Action item: When you reach the line with "United States, site sanjuan_2014_Unit160_Ivan092." in the data below, begin printing lines exactly, and stop once the line with "common name: moose" has been printed.

Material shown:
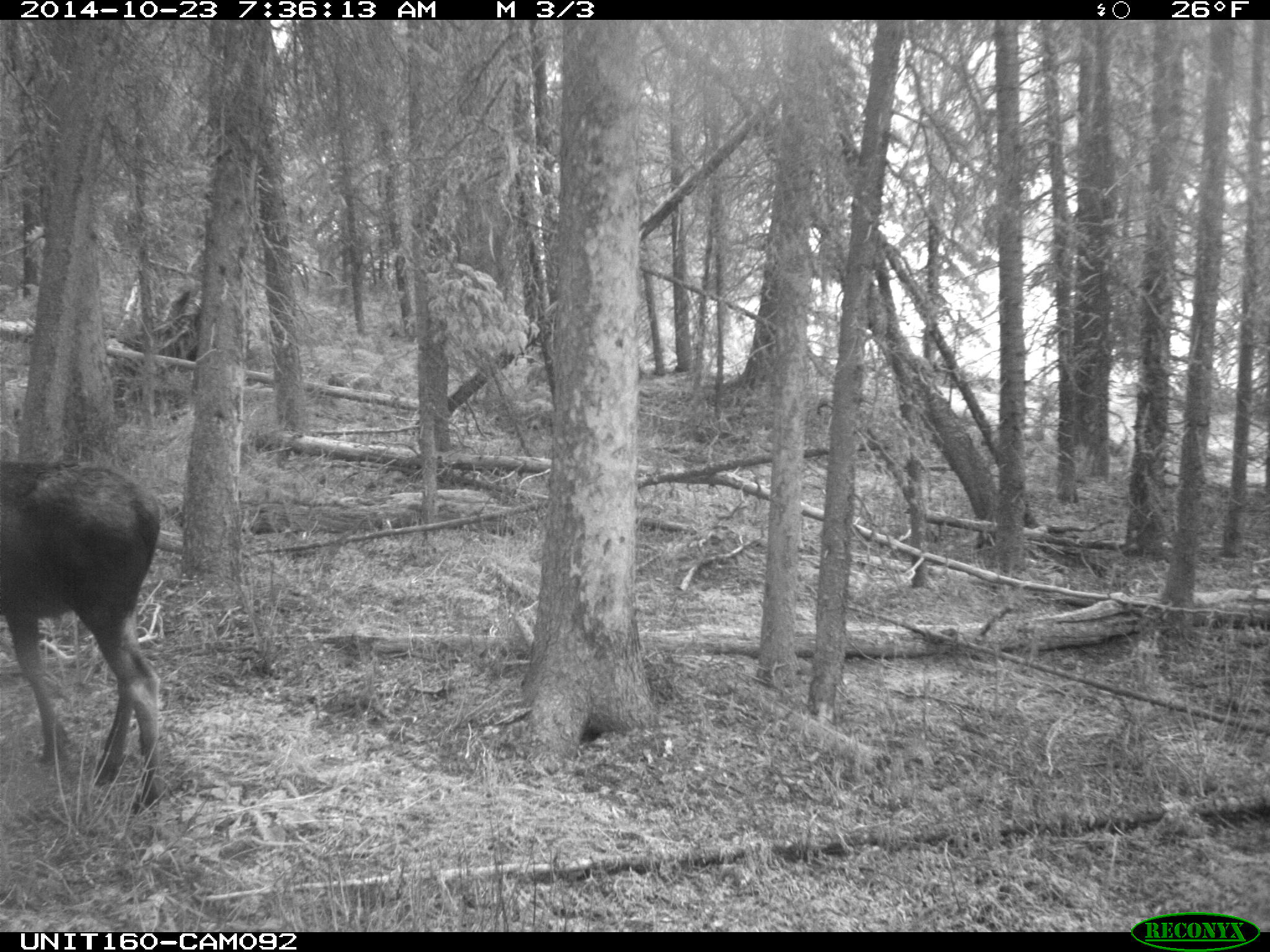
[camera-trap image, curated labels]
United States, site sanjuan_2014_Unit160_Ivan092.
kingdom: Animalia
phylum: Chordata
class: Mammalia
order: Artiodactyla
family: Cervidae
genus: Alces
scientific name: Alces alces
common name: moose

---

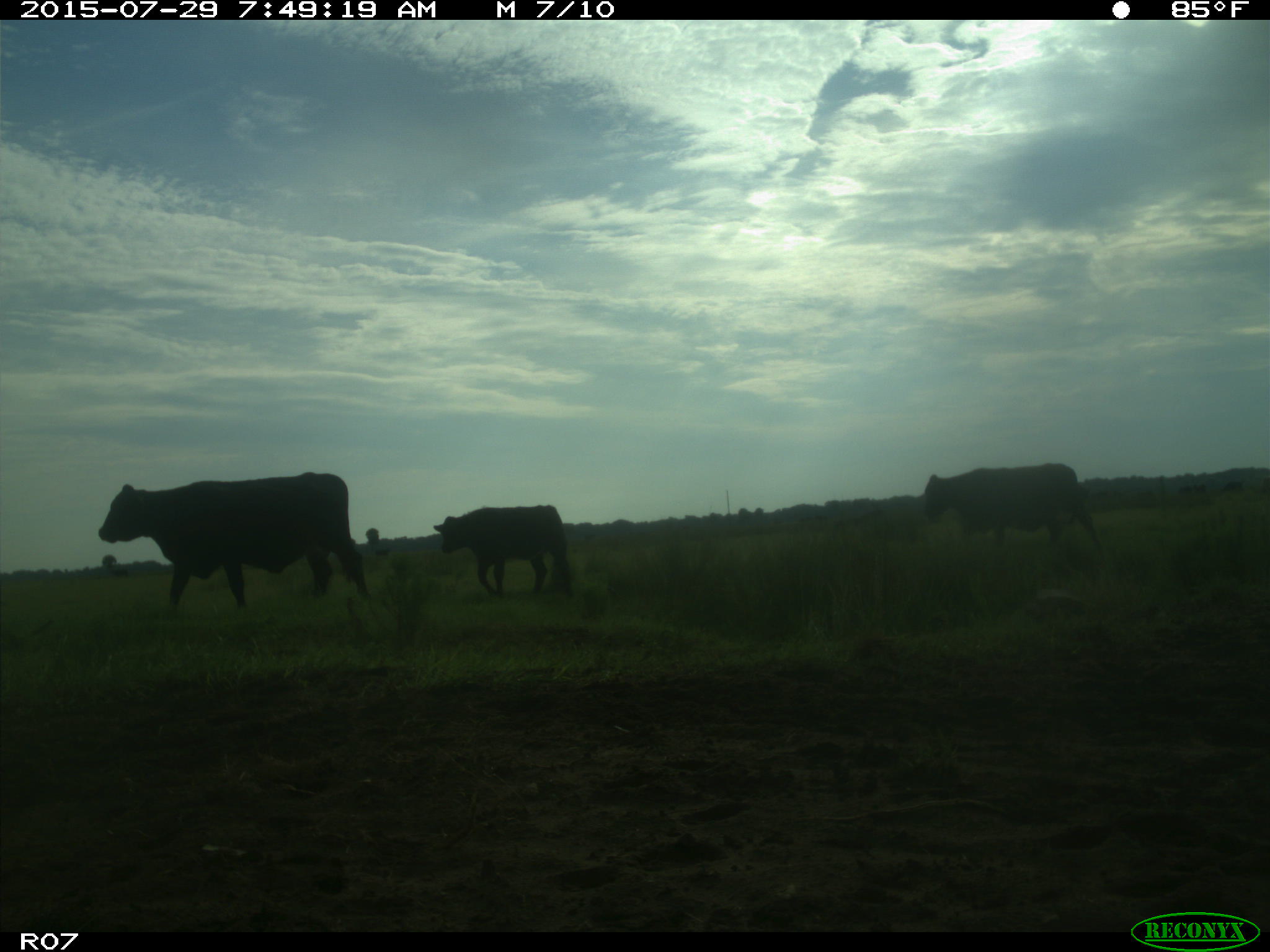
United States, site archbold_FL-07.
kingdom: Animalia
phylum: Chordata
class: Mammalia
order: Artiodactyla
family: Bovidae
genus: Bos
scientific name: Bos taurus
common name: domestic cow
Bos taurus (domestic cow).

---

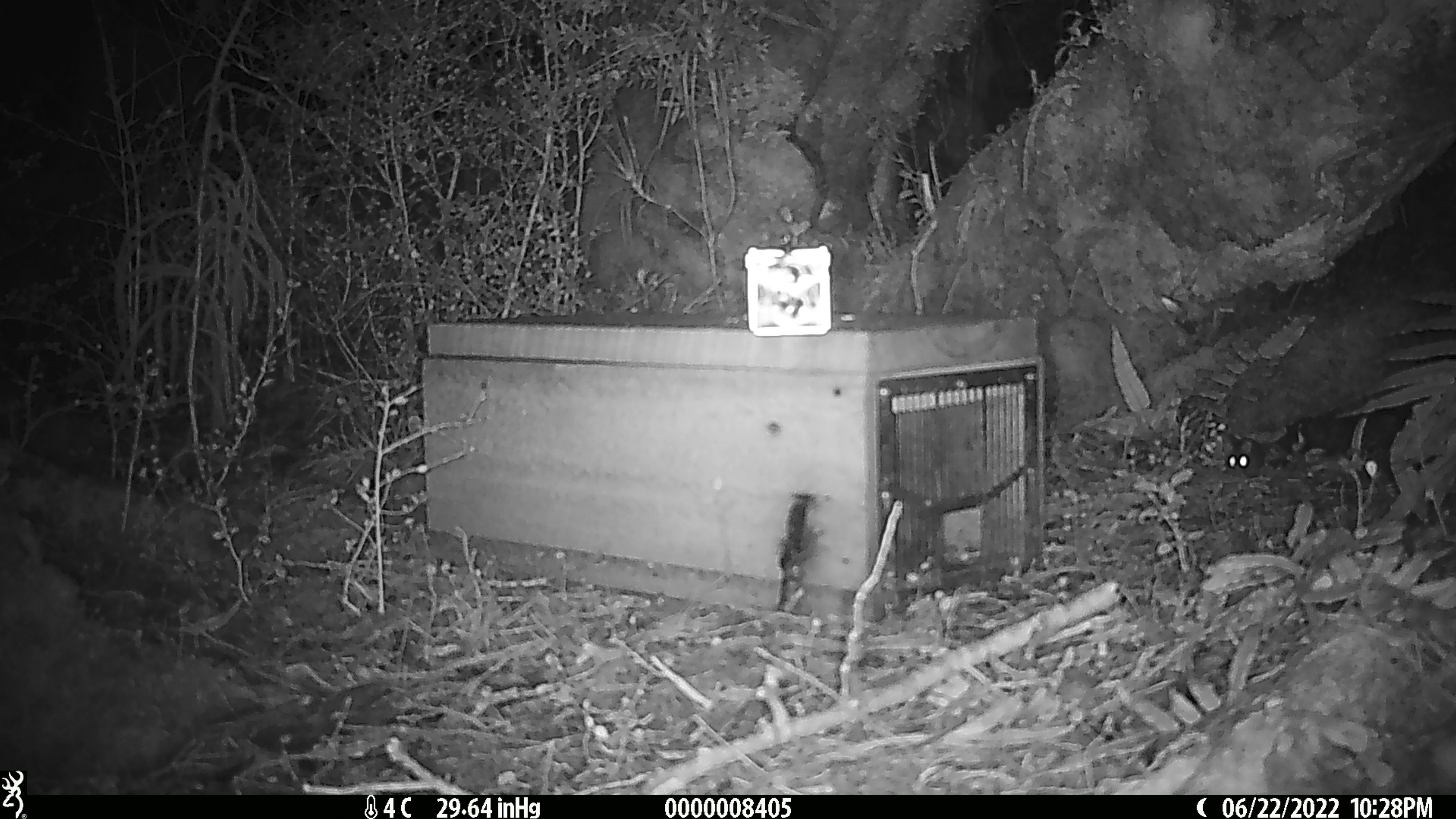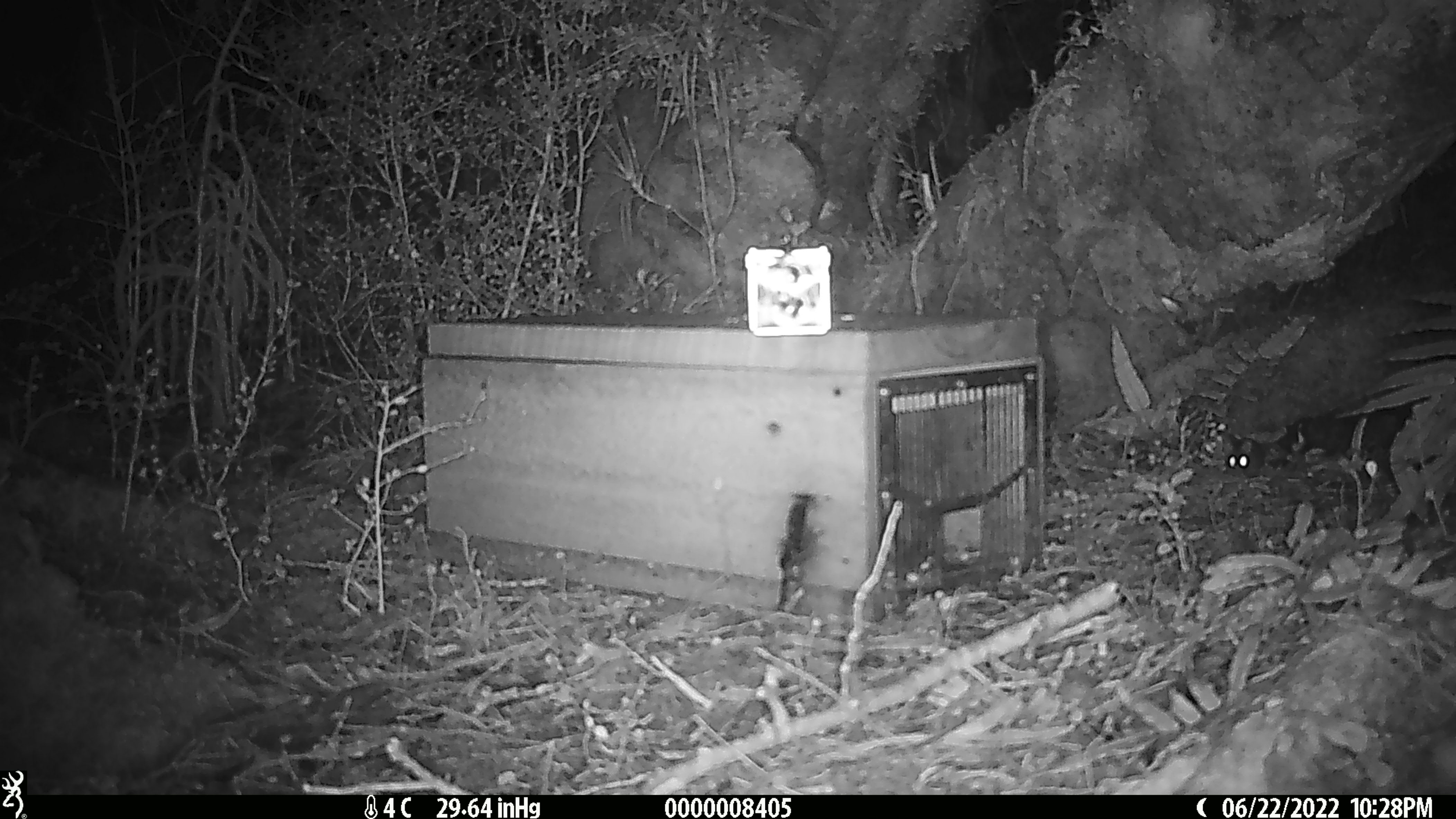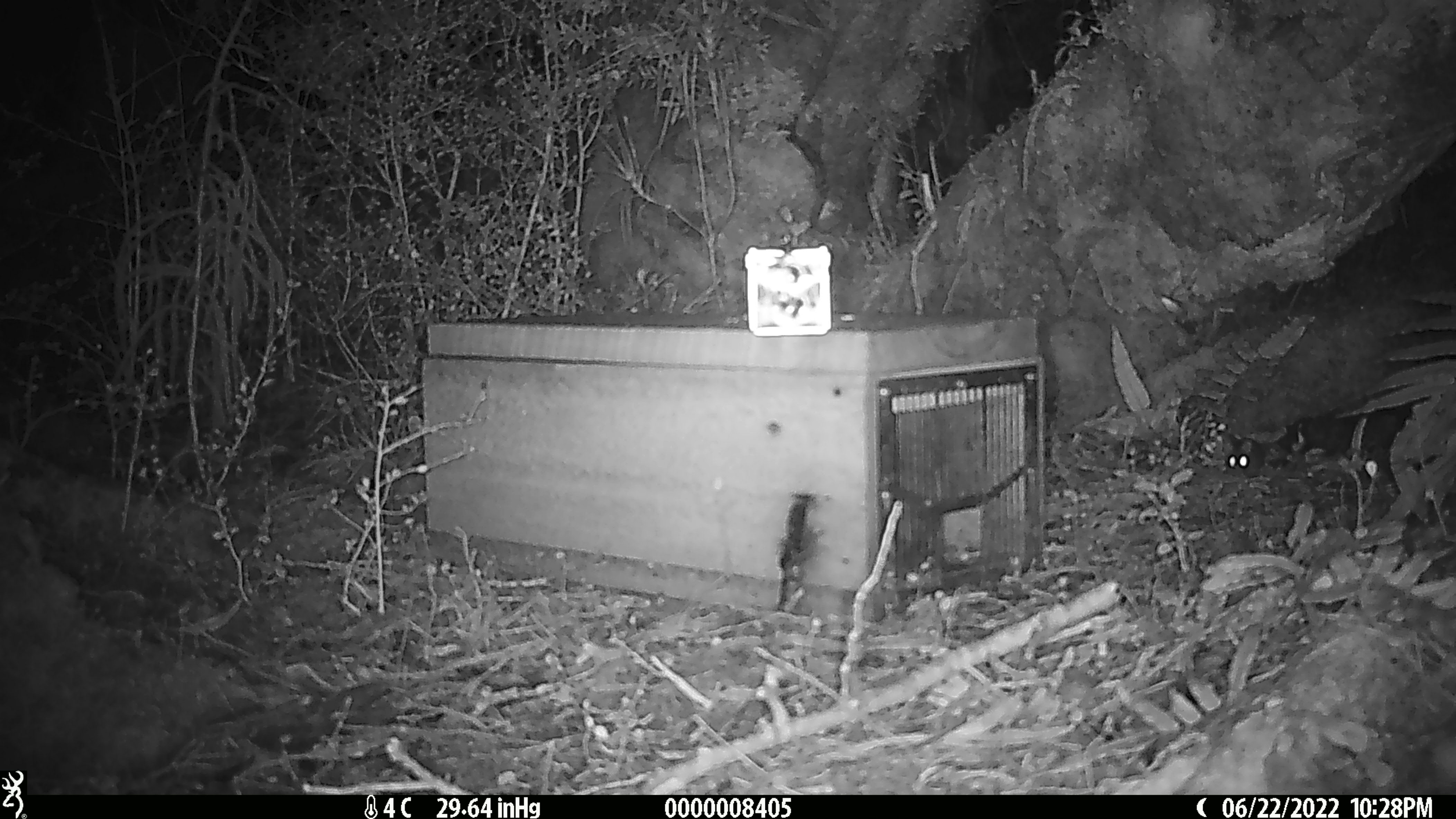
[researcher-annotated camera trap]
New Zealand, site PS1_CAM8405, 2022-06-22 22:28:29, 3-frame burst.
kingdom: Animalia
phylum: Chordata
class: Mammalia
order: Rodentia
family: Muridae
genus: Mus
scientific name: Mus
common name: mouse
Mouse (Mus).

Answer to the problem:
United States, site sanjuan_2014_Unit160_Ivan092.
kingdom: Animalia
phylum: Chordata
class: Mammalia
order: Artiodactyla
family: Cervidae
genus: Alces
scientific name: Alces alces
common name: moose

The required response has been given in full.